- _PROBLEM STATEMENT_
Every record must be written out once more, with nothing added or omitted.

[Begin SUPPLIED MATERIAL]

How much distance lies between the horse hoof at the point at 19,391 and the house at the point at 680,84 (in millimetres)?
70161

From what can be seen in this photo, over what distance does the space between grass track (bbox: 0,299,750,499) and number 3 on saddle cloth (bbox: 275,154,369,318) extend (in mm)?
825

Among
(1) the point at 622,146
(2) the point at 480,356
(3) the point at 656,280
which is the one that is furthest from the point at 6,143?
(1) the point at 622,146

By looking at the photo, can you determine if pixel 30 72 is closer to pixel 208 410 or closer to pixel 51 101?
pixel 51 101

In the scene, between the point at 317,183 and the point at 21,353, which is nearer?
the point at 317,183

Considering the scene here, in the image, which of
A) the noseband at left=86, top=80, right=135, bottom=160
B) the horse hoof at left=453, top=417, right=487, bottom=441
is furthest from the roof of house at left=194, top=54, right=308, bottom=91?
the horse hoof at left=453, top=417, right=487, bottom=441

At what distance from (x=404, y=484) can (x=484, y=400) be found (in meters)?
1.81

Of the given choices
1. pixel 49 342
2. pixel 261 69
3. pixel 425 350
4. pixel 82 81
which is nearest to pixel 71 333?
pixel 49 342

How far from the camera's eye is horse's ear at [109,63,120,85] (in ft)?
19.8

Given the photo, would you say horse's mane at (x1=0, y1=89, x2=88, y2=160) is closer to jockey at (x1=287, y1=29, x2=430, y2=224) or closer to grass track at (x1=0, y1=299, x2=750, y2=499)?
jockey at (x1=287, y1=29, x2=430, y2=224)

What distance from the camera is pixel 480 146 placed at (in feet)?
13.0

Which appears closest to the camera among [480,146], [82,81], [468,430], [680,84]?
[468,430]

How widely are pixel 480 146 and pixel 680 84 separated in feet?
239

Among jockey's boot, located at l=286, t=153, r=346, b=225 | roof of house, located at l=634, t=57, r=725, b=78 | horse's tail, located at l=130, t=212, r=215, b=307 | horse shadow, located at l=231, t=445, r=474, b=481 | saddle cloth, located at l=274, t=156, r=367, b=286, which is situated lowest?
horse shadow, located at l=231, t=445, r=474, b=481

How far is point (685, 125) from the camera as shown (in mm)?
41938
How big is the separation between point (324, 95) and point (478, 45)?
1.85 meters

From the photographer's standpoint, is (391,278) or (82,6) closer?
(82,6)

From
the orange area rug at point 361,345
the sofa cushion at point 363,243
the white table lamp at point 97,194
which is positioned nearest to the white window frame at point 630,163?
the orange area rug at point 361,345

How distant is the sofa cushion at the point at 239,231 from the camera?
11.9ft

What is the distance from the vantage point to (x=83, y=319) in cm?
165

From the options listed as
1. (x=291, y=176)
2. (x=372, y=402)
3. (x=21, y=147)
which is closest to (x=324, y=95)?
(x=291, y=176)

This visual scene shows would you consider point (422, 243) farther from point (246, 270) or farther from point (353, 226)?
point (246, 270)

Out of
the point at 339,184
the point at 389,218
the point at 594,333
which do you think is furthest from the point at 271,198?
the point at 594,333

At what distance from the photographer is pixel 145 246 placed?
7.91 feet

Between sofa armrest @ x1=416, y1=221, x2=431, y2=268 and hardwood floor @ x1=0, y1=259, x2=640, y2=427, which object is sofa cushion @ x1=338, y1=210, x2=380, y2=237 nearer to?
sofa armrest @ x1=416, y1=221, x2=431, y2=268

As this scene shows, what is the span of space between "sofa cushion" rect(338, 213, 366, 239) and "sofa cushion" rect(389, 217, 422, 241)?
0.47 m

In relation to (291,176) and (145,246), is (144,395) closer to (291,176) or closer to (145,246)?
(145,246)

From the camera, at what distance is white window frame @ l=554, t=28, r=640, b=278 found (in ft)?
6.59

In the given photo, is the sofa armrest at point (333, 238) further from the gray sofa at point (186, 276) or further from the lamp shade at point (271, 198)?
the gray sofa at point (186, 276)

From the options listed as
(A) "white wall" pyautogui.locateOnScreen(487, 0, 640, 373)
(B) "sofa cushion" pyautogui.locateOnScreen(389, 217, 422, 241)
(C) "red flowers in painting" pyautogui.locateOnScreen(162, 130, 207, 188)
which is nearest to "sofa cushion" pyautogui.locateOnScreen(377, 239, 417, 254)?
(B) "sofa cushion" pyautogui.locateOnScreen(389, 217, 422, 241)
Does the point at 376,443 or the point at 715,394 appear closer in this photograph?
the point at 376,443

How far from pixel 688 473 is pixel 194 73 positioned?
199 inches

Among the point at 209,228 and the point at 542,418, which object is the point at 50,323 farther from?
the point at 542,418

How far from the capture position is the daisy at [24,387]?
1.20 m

[End SUPPLIED MATERIAL]

- _RESPONSE BELOW_
How much distance lies between the horse hoof at the point at 19,391 and the house at the point at 680,84 (in millimetres)?
70161

From what can be seen in this photo, over what distance does the space between grass track (bbox: 0,299,750,499) and number 3 on saddle cloth (bbox: 275,154,369,318) extend (in mm)?
825

Among
(1) the point at 622,146
(2) the point at 480,356
(3) the point at 656,280
which is the one that is furthest from the point at 6,143?
(1) the point at 622,146

By looking at the photo, can you determine if pixel 30 72 is closer to pixel 208 410 or closer to pixel 51 101?
pixel 51 101

In the scene, between the point at 317,183 and the point at 21,353, which is nearer?
the point at 317,183

Considering the scene here, in the image, which of
A) the noseband at left=86, top=80, right=135, bottom=160
B) the horse hoof at left=453, top=417, right=487, bottom=441
is furthest from the roof of house at left=194, top=54, right=308, bottom=91?
the horse hoof at left=453, top=417, right=487, bottom=441

At what distance from (x=404, y=484) can (x=484, y=400) be found (in meters)?
1.81

Of the given choices
1. pixel 49 342
2. pixel 261 69
3. pixel 425 350
4. pixel 82 81
which is nearest to pixel 71 333?
pixel 49 342

How far from the camera's eye is horse's ear at [109,63,120,85] (in ft)?
19.8

Given the photo, would you say horse's mane at (x1=0, y1=89, x2=88, y2=160) is closer to jockey at (x1=287, y1=29, x2=430, y2=224) or closer to grass track at (x1=0, y1=299, x2=750, y2=499)?
jockey at (x1=287, y1=29, x2=430, y2=224)

What distance from the camera is pixel 480 146 placed at (in feet)?
13.0

Which appears closest to the camera among [480,146], [82,81], [468,430], [680,84]?
[468,430]

How widely are pixel 480 146 and pixel 680 84 separated in feet?
239

Among jockey's boot, located at l=286, t=153, r=346, b=225 | roof of house, located at l=634, t=57, r=725, b=78 | horse's tail, located at l=130, t=212, r=215, b=307 | horse shadow, located at l=231, t=445, r=474, b=481 | saddle cloth, located at l=274, t=156, r=367, b=286, which is situated lowest?
horse shadow, located at l=231, t=445, r=474, b=481

How far is point (685, 125) from the camera as shown (in mm)?
41938
How big is the separation between point (324, 95) and point (478, 45)?
1.85 meters

From the photographer's standpoint, is (391,278) or (82,6) closer?
(82,6)

From
the orange area rug at point 361,345
the sofa cushion at point 363,243
the white table lamp at point 97,194
which is positioned nearest to the white window frame at point 630,163?
the orange area rug at point 361,345

How distant is the sofa cushion at the point at 239,231 from the camera?
11.9ft

What is the distance from the vantage point to (x=83, y=319) in cm?
165

From the options listed as
1. (x=291, y=176)
2. (x=372, y=402)
3. (x=21, y=147)
which is closest to (x=324, y=95)?
(x=291, y=176)

This visual scene shows would you consider point (422, 243) farther from point (246, 270) or farther from point (353, 226)?
point (246, 270)

Out of
the point at 339,184
the point at 389,218
the point at 594,333
which do you think is furthest from the point at 271,198?
the point at 594,333

At what distance from the photographer is pixel 145 246 placed?
7.91 feet

Between sofa armrest @ x1=416, y1=221, x2=431, y2=268 and hardwood floor @ x1=0, y1=259, x2=640, y2=427, which object is sofa cushion @ x1=338, y1=210, x2=380, y2=237 nearer to?
sofa armrest @ x1=416, y1=221, x2=431, y2=268

As this scene shows, what is the span of space between "sofa cushion" rect(338, 213, 366, 239) and "sofa cushion" rect(389, 217, 422, 241)?
0.47 m

In relation to (291,176) and (145,246), is (144,395) closer to (291,176) or closer to (145,246)?
(145,246)

From the camera, at what distance is white window frame @ l=554, t=28, r=640, b=278 found (in ft)?
6.59

In the given photo, is the sofa armrest at point (333, 238) further from the gray sofa at point (186, 276) or further from the lamp shade at point (271, 198)?
the gray sofa at point (186, 276)

From the options listed as
(A) "white wall" pyautogui.locateOnScreen(487, 0, 640, 373)
(B) "sofa cushion" pyautogui.locateOnScreen(389, 217, 422, 241)
(C) "red flowers in painting" pyautogui.locateOnScreen(162, 130, 207, 188)
which is nearest to "sofa cushion" pyautogui.locateOnScreen(377, 239, 417, 254)?
(B) "sofa cushion" pyautogui.locateOnScreen(389, 217, 422, 241)
Does the point at 376,443 or the point at 715,394 appear closer in this photograph?
the point at 376,443

How far from pixel 688 473 is pixel 194 73 positioned?
199 inches

Among the point at 209,228 and the point at 542,418, which object is the point at 50,323 farther from?
the point at 542,418

How far from the capture position is the daisy at [24,387]?
1.20 m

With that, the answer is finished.